On September 16th 1932, the first Sisters of Charity of St. Joan Antida arrived in Milwaukee to begin their ministry. They began working at St. Camillus.
A year later, eight more Sisters arrived to begin their work with Italian immigrants in Third Ward at Our Lady of Pompei Church. They had the dream to continue the work of St. Joan Antida by building a school for young women.
On September 15, 1954, St. Joan Antida High School opened its doors to the young women of Milwaukee. Starting with just 45 students, nine classrooms, and only six staff members, our school has grown to graduate more than 5,000 young women right here in Milwaukee.
St. Joan Antida High School expanded its footprint even further in 1966 by growing west along Ogden Street, adding a full gymnasium and theater, languages labs and an art room.
The heritage of SJA is richly threaded with a continuous celebration of cultural diversity, academic achievement and Catholic values. Educational programs and co-curricular activities have continued to evolve and develop throughout the years to provide young women with an education that prepares them for success.
The Sisters of Charity of Saint Joan Antida (SCSJA) are an international community founded on April 11, 1799 by Jeanne Antide Thouret.

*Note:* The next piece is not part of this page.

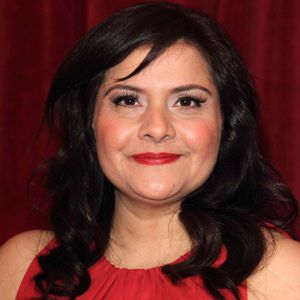 Nina Wadia Biography, Age, Height, Weight, Family, Caste, Wiki & More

The Foundress of the SCSJA Community was born Jeanne Antide Thouret on November 27, 1765 in the little village of Sancey, in eastern France near the Swiss border. In Italy she is called Giovanna Antida, in the USA, Joan Antida, and in South America, Juana Antida. The name is pronounced many ways, but the woman was one – one in her great faith, deep prayer life and unswerving love of the poor.
Jeanne lived through the terror and chaos of the French Revolution as a Daughter of Charity of St. Vincent de Paul in Paris until all religious congregations were dissolved for many years. Jeanne returned to her native area and, after some years, on April 11, 1799 opened a free school for girls, then a pharmacy and a soup kitchen. Her simple response to the needs of her people for education, food, medical care, faith instruction and worship was the birth of the SCSJA Religious Community. In addition to the three vows all religious take, SCSJA also take a fourth vow of Service to the Poor. There are approximately 2,500 Sisters of Charity of St. Joan Antida in 27 countries including Egypt, Brazil, India and Italy to name a few. There are currently 28 Sisters serving in the United States.
It was Jeanne Antide’s desire
to cross the ocean and go to the ends of the earth if God wanted it."
St. Joan Antida High School is the only school mission of the Sisters of Charity of St. Joan Antida in North America.
We prepare our young women to be as strong and determined as Saint Joan Antida Thouret and the Sisters of Charity, so our students will forge their own paths to success in a world that needs their gifts and wisdom.